Your goal:
Quote exactly, and only, the lines from the one with "From the photo, does" through the end of the listing.

Dataset excerpts:
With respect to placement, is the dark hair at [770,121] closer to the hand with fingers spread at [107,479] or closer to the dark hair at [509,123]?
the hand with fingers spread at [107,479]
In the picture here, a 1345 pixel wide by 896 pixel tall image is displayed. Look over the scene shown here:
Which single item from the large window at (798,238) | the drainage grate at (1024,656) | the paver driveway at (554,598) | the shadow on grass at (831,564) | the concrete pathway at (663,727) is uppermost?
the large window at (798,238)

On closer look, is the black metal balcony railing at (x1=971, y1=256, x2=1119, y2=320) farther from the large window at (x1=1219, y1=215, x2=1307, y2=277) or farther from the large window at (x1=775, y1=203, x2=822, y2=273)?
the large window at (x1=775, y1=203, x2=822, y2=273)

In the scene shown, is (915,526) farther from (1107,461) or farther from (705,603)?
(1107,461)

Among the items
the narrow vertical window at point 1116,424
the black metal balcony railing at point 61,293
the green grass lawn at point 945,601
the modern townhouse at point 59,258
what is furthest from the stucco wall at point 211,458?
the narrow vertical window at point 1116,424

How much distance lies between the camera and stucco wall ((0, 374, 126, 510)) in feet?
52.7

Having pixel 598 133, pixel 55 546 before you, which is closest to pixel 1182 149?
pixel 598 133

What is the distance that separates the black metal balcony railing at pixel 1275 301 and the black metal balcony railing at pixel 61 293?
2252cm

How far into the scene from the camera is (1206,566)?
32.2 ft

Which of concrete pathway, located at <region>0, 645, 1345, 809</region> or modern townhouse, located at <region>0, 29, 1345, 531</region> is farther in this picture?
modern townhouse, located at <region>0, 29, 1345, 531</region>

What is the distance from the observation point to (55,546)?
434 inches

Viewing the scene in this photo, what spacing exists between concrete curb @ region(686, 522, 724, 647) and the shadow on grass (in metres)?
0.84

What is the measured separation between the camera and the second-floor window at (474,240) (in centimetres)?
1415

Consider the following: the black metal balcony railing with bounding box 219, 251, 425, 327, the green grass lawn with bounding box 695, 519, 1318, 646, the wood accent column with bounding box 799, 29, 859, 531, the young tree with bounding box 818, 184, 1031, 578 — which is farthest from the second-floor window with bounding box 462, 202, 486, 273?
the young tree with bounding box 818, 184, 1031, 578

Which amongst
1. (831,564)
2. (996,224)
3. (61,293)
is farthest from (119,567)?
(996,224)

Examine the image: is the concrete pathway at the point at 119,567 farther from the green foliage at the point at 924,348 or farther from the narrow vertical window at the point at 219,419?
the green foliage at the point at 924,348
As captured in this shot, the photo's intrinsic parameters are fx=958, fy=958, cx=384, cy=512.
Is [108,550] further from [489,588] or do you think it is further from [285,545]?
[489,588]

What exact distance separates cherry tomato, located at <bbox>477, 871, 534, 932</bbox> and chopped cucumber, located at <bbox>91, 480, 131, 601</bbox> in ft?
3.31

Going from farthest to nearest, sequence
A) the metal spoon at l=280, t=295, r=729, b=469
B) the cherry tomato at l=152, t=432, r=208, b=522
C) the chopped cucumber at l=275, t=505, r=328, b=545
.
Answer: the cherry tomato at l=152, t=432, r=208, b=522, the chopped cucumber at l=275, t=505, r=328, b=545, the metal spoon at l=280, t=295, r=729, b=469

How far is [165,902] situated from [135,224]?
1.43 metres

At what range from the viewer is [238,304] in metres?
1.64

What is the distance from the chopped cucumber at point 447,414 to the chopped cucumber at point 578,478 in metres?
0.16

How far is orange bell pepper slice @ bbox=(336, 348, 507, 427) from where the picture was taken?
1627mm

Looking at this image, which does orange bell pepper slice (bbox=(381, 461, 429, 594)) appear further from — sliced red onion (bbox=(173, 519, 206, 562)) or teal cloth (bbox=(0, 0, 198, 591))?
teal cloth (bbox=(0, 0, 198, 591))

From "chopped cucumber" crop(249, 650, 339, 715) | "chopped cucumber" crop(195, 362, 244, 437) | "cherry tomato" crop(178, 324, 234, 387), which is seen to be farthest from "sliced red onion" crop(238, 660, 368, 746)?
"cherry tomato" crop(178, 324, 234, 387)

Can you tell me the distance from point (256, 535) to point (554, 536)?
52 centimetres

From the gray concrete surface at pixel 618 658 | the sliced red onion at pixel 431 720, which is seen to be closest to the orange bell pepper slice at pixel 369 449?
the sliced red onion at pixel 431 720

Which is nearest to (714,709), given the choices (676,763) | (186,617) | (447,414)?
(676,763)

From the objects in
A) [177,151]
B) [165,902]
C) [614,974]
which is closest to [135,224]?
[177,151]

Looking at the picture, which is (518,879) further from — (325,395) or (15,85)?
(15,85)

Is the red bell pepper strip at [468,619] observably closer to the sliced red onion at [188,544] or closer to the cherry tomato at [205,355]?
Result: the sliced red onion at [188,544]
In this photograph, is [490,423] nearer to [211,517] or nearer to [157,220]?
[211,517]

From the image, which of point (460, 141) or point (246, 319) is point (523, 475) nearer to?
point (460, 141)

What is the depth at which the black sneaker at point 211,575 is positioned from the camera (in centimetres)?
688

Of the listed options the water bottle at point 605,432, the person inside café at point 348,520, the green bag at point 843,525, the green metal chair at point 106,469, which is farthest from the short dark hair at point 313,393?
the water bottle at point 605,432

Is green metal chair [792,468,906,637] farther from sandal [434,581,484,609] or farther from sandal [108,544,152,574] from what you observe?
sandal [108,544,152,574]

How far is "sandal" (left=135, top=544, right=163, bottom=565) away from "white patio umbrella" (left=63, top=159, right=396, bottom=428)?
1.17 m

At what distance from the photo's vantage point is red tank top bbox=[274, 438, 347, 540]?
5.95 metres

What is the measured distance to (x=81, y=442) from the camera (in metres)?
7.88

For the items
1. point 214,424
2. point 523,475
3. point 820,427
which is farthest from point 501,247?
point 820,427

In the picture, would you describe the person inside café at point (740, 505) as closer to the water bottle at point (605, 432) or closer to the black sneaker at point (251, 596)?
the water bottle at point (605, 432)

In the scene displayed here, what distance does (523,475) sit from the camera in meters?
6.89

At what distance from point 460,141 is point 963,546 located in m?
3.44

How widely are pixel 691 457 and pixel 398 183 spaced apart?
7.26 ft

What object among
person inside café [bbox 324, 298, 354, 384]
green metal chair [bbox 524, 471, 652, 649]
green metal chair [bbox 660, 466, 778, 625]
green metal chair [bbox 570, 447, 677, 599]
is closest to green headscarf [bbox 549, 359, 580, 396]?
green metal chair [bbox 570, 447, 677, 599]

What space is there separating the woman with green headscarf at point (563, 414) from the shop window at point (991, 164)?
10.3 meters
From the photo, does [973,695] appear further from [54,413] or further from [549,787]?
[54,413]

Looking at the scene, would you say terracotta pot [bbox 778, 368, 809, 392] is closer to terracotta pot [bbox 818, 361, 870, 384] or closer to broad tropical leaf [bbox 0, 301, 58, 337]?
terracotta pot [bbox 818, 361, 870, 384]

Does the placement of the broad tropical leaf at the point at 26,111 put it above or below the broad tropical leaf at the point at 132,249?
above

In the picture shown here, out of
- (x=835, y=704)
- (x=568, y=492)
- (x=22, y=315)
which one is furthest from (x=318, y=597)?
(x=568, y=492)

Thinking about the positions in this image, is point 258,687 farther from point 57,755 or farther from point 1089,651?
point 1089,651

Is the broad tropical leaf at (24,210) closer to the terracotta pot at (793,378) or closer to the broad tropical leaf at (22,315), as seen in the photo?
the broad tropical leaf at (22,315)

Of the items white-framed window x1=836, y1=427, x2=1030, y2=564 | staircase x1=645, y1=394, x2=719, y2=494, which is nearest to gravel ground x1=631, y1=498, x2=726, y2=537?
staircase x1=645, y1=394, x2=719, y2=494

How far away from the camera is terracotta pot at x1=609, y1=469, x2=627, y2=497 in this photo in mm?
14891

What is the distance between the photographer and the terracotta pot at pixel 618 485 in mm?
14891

Answer for the task:
From the photo, does [973,695] appear further from [54,413] or further from [549,787]?
[54,413]

Looking at the scene, would you say terracotta pot [bbox 778, 368, 809, 392] is closer to terracotta pot [bbox 818, 361, 870, 384] or closer to broad tropical leaf [bbox 0, 301, 58, 337]?
terracotta pot [bbox 818, 361, 870, 384]

Does the placement of the broad tropical leaf at the point at 26,111 put it above or below the broad tropical leaf at the point at 132,249?
above

In the picture shown here, out of
- (x=835, y=704)
- (x=568, y=492)
- (x=22, y=315)
which one is furthest from (x=318, y=597)?
(x=568, y=492)

Thinking about the positions in this image, is point 258,687 farther from point 57,755 or farther from point 1089,651?
point 1089,651

Is the broad tropical leaf at (24,210) closer to the terracotta pot at (793,378) or closer to the broad tropical leaf at (22,315), as seen in the photo?
the broad tropical leaf at (22,315)

Of the items white-framed window x1=836, y1=427, x2=1030, y2=564 | staircase x1=645, y1=394, x2=719, y2=494, which is nearest to gravel ground x1=631, y1=498, x2=726, y2=537?
staircase x1=645, y1=394, x2=719, y2=494

How far away from the camera is terracotta pot at x1=609, y1=469, x2=627, y2=497 in this photo in mm?
14891

What is the distance between the photographer and the terracotta pot at pixel 618 485 in mm?
14891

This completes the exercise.